* WORK INSTRUCTION
Omit the images and return the remaining entries unchanged.

* DATA TO USE
::::

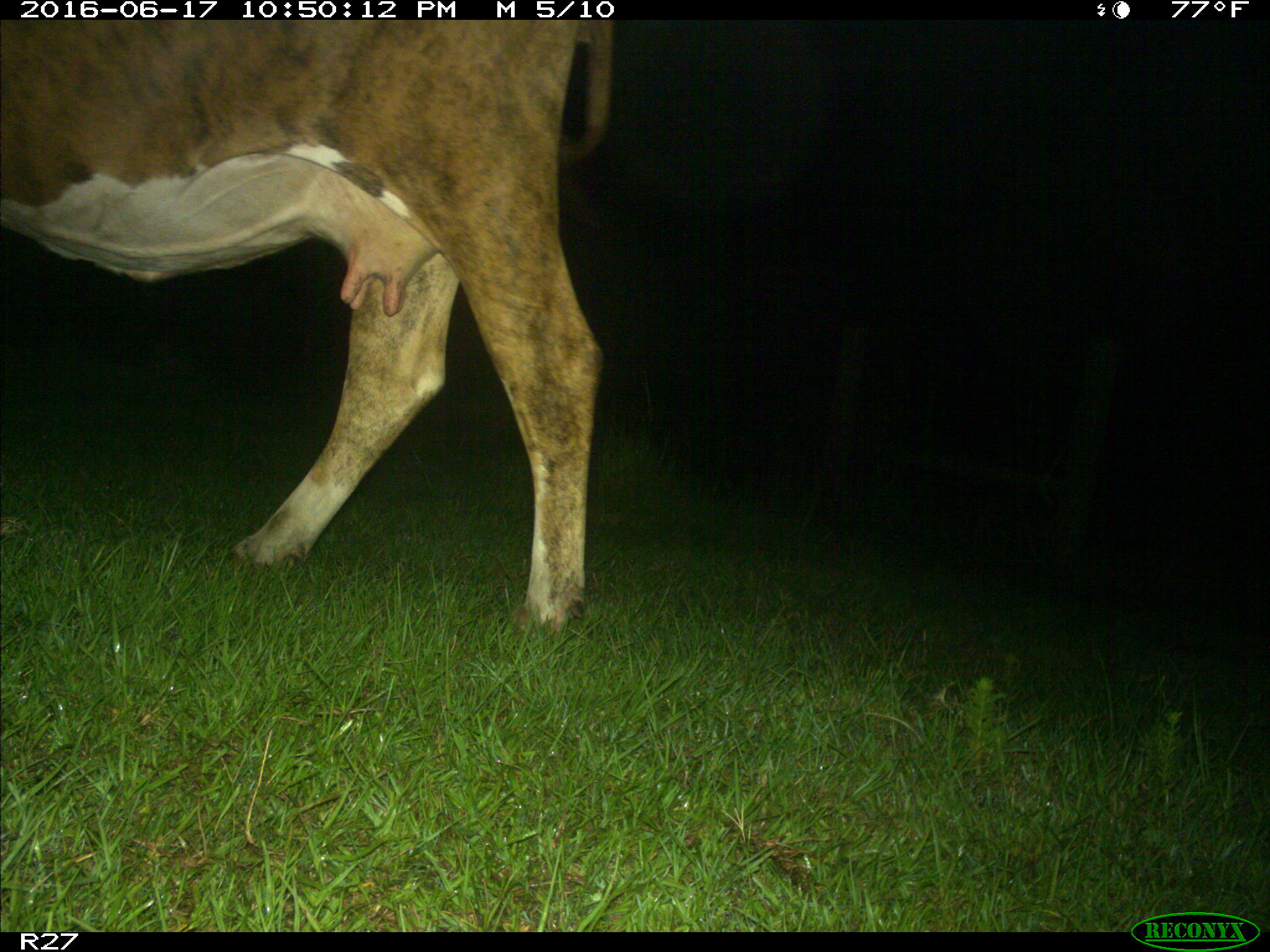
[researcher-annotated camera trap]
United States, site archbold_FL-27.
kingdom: Animalia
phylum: Chordata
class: Mammalia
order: Artiodactyla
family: Bovidae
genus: Bos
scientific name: Bos taurus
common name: domestic cow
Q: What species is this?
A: Bos taurus (domestic cow).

::::

* FINAL ANSWER
[researcher-annotated camera trap]
United States, site archbold_FL-27.
kingdom: Animalia
phylum: Chordata
class: Mammalia
order: Artiodactyla
family: Bovidae
genus: Bos
scientific name: Bos taurus
common name: domestic cow
Q: What species is this?
A: Bos taurus (domestic cow).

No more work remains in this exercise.